From Mark, elsewhere: "I had a wild-ass limit order [on CELG] placed at $87 on the off chance a day like Monday presented itself. It actually went down to $86. Very, very surprised that it filled."

Good going, Mark! And that being the case, I wonder if anyone here, including Mark, has any similar orders in place right now. How about it?

Yesterday, at Fidelity, I investigated the idea of placing a few conditional buy orders (instead of limit orders) with a flash crash in mind, based on % decline. The only semi-workable condition I could come up with is: execute order if during any single day, the stock/etf/etc declines by a buyer-set %. I saw that PJP, a pharmaceutical etf, had a single-day flash crash last week of around 45%. Not that I really expect lightning to strike twice, but I put in an order to buy a few shares if the stock drops 35% on any given day. Did it more as an experiment as anything else, just to see.


Comments

  • I haven't and don't use stop-loss orders, either.
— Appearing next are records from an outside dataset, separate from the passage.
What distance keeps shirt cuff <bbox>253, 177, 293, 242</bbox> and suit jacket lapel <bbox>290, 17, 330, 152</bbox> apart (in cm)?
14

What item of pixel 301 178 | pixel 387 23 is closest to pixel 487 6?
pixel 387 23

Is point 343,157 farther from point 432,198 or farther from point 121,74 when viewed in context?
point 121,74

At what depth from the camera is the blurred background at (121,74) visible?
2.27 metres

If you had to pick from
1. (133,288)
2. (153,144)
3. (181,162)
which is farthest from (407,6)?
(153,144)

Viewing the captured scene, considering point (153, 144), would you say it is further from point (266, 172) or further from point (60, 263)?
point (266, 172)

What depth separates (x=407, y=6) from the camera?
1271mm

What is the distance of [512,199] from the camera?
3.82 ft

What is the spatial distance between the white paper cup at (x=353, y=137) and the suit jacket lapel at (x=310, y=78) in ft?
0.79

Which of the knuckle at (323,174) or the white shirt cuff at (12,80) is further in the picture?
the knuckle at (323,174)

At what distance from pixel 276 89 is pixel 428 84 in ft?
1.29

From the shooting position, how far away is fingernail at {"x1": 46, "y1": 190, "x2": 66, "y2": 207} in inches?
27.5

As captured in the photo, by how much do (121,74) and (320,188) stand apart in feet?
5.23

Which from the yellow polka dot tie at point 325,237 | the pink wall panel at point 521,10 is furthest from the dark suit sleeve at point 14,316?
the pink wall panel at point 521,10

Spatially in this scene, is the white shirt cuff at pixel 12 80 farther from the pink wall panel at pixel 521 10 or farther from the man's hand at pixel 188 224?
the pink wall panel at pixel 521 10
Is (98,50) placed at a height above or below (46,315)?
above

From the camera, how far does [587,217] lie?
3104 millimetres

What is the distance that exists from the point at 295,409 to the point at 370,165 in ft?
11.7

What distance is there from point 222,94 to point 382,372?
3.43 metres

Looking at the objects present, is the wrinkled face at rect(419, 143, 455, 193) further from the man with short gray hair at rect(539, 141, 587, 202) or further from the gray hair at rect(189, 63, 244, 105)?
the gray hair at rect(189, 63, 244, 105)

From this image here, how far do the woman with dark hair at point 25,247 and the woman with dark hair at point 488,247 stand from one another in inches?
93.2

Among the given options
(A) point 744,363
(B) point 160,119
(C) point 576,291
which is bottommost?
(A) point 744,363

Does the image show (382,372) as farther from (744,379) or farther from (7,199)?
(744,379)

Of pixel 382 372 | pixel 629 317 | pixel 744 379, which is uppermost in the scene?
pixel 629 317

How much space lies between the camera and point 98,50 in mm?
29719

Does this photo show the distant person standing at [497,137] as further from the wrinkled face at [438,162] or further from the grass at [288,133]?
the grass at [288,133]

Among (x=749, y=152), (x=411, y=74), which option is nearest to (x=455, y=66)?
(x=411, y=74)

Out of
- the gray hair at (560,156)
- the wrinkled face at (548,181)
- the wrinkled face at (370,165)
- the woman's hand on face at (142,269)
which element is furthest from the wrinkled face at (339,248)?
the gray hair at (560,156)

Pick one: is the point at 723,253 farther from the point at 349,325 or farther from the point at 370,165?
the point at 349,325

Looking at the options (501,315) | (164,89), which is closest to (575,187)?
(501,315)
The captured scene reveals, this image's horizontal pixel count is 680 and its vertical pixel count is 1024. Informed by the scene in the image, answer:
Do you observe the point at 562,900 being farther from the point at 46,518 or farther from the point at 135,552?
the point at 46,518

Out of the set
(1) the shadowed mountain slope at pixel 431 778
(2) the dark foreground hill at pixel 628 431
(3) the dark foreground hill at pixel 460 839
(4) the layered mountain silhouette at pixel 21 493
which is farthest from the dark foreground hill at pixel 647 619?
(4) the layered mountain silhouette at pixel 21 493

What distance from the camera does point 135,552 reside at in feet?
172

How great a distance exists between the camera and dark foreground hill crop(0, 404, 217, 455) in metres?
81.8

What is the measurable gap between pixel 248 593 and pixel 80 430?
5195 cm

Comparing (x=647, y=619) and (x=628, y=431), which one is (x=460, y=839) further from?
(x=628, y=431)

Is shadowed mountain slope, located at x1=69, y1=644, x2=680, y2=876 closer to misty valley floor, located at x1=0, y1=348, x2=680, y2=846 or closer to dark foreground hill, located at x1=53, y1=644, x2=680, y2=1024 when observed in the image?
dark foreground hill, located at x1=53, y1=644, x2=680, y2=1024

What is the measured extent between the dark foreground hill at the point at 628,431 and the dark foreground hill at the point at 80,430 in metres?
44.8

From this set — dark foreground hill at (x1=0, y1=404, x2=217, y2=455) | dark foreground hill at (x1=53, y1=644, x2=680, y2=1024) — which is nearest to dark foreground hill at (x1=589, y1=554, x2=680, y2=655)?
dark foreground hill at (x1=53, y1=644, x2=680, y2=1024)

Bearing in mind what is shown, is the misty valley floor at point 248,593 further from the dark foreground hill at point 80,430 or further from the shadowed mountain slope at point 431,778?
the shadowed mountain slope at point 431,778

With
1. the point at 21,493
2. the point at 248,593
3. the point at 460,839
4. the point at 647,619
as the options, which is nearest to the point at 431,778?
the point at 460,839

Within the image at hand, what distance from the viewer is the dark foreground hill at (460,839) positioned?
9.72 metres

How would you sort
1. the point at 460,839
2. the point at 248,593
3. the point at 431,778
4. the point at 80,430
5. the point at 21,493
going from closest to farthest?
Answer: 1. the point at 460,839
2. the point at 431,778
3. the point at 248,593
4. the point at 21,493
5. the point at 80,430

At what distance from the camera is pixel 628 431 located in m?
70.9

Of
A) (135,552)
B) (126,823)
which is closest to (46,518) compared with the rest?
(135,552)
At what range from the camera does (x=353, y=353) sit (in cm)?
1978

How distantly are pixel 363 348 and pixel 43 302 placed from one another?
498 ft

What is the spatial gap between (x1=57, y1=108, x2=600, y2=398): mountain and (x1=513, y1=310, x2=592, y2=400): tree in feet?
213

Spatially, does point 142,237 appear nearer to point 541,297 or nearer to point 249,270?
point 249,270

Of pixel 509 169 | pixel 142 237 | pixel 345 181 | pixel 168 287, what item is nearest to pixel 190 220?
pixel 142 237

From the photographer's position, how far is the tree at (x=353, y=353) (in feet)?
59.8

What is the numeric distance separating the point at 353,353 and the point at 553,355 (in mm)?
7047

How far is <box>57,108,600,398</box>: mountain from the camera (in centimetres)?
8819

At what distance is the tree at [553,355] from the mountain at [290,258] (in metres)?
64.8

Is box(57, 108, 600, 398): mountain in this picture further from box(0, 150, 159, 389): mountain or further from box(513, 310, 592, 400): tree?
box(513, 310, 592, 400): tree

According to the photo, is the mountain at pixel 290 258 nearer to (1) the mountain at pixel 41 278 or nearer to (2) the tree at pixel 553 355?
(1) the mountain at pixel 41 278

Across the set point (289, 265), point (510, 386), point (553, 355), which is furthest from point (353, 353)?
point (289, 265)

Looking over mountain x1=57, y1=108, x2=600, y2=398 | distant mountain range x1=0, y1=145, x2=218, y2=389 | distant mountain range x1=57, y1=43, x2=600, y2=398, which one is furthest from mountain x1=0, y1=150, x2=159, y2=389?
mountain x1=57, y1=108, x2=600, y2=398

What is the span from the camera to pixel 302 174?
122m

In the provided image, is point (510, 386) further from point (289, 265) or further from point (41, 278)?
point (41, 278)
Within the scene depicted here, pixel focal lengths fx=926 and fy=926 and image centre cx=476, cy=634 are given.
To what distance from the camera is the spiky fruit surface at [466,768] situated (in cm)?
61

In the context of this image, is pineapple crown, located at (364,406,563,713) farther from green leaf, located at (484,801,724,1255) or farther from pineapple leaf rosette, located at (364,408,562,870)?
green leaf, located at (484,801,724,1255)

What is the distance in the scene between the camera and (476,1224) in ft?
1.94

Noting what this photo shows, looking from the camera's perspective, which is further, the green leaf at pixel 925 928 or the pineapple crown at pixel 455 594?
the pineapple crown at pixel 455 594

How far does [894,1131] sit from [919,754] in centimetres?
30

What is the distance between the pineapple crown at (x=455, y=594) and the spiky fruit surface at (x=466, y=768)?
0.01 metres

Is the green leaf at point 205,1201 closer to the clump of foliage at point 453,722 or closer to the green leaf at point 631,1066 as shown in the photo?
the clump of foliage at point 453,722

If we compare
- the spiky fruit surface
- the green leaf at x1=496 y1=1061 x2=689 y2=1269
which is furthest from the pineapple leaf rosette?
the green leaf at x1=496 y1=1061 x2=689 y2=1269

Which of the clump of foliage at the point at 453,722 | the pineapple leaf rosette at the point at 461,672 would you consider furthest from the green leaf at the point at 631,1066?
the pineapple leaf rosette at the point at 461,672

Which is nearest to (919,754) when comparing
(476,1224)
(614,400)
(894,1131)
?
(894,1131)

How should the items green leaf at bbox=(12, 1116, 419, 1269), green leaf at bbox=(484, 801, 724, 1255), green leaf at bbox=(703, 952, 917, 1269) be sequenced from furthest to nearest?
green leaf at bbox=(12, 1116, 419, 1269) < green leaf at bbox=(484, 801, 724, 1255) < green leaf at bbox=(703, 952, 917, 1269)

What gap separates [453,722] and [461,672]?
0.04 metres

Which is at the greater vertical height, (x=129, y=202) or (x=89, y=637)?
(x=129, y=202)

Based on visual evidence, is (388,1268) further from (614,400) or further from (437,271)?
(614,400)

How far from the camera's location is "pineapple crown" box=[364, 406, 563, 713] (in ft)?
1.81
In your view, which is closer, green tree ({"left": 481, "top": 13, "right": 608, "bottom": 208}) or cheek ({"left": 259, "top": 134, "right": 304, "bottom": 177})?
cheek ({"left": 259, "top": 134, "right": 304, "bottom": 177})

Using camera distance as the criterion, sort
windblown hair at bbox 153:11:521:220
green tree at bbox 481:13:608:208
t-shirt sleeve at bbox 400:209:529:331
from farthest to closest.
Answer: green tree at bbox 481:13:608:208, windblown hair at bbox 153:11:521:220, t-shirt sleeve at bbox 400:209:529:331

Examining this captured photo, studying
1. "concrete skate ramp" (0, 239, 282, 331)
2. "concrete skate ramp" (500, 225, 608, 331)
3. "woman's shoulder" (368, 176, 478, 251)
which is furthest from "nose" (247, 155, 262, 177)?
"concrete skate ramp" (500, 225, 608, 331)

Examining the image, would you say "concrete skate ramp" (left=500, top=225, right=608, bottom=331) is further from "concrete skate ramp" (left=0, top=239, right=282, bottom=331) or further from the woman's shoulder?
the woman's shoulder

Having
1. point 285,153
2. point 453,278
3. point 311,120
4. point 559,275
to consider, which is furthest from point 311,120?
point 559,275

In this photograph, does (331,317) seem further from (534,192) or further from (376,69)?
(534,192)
For all the people who were successful getting buy orders filled at unexpected levels, there were a lot of people who got their sell stop loss order suddenly filled at a way unexpected level before that stock most likely recovered partially or entirely not that long later.
  • Glancing at futures, today might be a good day to try some wild-ass limit buy orders... I've got a few in there.
  • scott: i'm not talking about stop-loss orders. i don't use them either.
  • edited September 2015
    Make that three, no stop-loss orders for me as well. I do have a few additional wild buy orders in, IBM, LEG, MCK and PG. These represent just stodgy old companies that just continue to do what they do and hand the profits back to their shareholders. As a dividend income investor I find them quite appealing but their current prices have gotten ahead of my level of comfort in owning them.

    Edited to add - who say's there no such thing as luck.
  • I stopped using stop loss orders also, over the past 3 years used them and got stopped out on about 5 stocks to protect profits only see them go right back up. That won't always be the case, but feel this way is better. I do like limit orders though.
  • edited September 2015
    Mark said:

    Make that three, no stop-loss orders for me as well. I do have a few additional wild buy orders in, IBM, LEG, MCK and PG. These represent just stodgy old companies that just continue to do what they do and hand the profits back to their shareholders. As a dividend income investor I find them quite appealing but their current prices have gotten ahead of my level of comfort in owning them.

    Edited to add - who say's there no such thing as luck.

    Take it with a grain of salt, but S & P has MCK fair value at $248 and M* has $222. Currently under $200. Not something on my shopping list and I don't want to add further to anything healthcare related (of course I say that, then..), but McKesson is something that I've looked at previously and is a solid company.
  • Oops. sorry for the typo, I meant MKC (McCormick) rather than MCK (McKesson). McKesson is interesting but the dividend is too low for my interests at this time and at fair value it would be even lower. I'll let the institutions, indexes and ETF's have this one.
  • I have one wild-ass limit order in right now but it's only a wild-ass order because the stock more than doubled after I put in an order 3 cents below the market. That'll teach me!!
  • @LLJB - I hate when it does that!